When It Comes To Speaking, Less Is Often More
I often watch couples in my office struggle with the ripple effect caused by using a “wall of words.” A wall of words is when a person speaks on and on about an issue, complaint, story, idea or piece of information to such a degree that they lose the attention of the person they are speaking with. Women, in particular, struggle with using a wall of words. As a result, the men in their lives end up tuning the women out.
Using a wall of words is not the same as discussing an issue, sharing feelings or having interesting conversations. All of these actions are healthy forms of communication. When women use a wall of words it can sound like nervous chatter, restating of the information again and again, random thoughts, belaboring a point and overall excessive talk. Often the women are aware of this pattern, however have a difficult time controlling it. If they are not aware of this habit, they often are aware of their partners tuning them out or not listening.
If you have a tendency to speak at great length, ramble or have difficulty getting to the main point, you likely use a wall of words. When women communicate in this way, they weaken their message. The more a woman (or man) excessively talks, the less people around them will listen. It becomes too difficult to filter the important from the frivolous aspects of the information.
If you want to be heard, pay attention to how you speak. If you’re nervous, take some time to gain clarity about your message before you speak it. Once you are ready to speak it, do so in a succinct, lasered fashion. This is especially true regarding issues of upset. Identify the main point, get to it quickly and make your request directly. Don’t go on and on about what you don’t like. Instead, ask for what you want.
The clearer you are in your speaking, the more people will tune in. If you are tired of people telling you to get to the point, tuning you out, finishing your sentences or interrupting you, then it’s time to look at how you speak.
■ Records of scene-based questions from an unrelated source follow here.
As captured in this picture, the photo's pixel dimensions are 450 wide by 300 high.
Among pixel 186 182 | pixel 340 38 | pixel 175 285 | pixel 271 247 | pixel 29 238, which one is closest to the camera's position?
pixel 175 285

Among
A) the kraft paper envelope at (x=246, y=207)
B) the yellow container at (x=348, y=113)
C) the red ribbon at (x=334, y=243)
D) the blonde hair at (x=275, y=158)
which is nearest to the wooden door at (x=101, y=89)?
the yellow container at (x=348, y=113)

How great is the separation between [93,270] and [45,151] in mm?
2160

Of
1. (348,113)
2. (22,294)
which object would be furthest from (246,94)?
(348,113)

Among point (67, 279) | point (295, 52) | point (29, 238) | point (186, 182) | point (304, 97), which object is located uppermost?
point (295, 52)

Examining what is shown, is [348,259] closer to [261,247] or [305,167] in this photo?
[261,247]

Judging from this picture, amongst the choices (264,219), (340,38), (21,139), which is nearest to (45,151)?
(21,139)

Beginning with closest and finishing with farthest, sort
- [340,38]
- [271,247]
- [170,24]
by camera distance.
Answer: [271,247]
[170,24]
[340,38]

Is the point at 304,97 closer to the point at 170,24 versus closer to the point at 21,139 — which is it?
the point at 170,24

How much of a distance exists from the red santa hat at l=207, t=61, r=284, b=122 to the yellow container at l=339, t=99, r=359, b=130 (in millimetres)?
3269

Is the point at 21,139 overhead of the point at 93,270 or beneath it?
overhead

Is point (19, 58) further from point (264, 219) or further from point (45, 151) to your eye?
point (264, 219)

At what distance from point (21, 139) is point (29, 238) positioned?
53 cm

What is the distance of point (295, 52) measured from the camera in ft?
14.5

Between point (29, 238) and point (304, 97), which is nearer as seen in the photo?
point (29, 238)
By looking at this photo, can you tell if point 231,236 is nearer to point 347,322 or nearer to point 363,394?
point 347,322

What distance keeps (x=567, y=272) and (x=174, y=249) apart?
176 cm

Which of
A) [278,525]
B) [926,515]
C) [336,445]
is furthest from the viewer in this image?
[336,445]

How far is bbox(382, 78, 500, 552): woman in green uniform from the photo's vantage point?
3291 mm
Instead of complaining about how others don’t listen, tune in to how you speak. Your words are important—don’t use them as a wall to keep people at bay.
Challenge: If you struggle with using a wall of words, pay attention to how you speak. Slow yourself down, get clear and say it straight. Make a request if you have one. Share your opinion succinctly. State what is upsetting you in three sentences or less. Then wait. Stay calm and don’t fill in the space with anxious chatter.
Yes, I am totally agreed with that concept about the wall of words because I have been suffering from this. I have had two girl friends and both of them were struggling control it. I told them to stop it, however they could not and I just left the second one because of only this reason. This is annoying as well as irritating.
Posted by: Male Escort UK | July 22, 2012 at 02:34 PM
Well the Best rule when you see that you partner is mad at you is to stay quite for that moment and when he's back to his normal form then discuss that point with your partner. Its the best way to deal with an argument and it really works.
Posted by: Female Escorts UK | March 08, 2012 at 04:19 AM
I can exactly relate to this.. because it happens to me. I have this habit of excessive speaking and sharing almost my every thought.. its like a stream of consciousness and I blurt out that stream to him directly, only noticing that he is not interested and it makes me angry!! Great points.. I'll focus on my speech from now onwards!!
Posted by: Male Escort | January 24, 2012 at 12:06 AM
Often times I know I do this. I know exactly when I tune my husband out. And then I even get angry with him when I know he's not listening...I don't mean to babble or go on and on, I just like to get my feelings out.
Posted by: Julie Hoey | November 29, 2011 at 06:07 PM
Interesting point of view. I'm a professional keynote speaker and I often tell my audiences on how to speak clearly, and just how important our words are.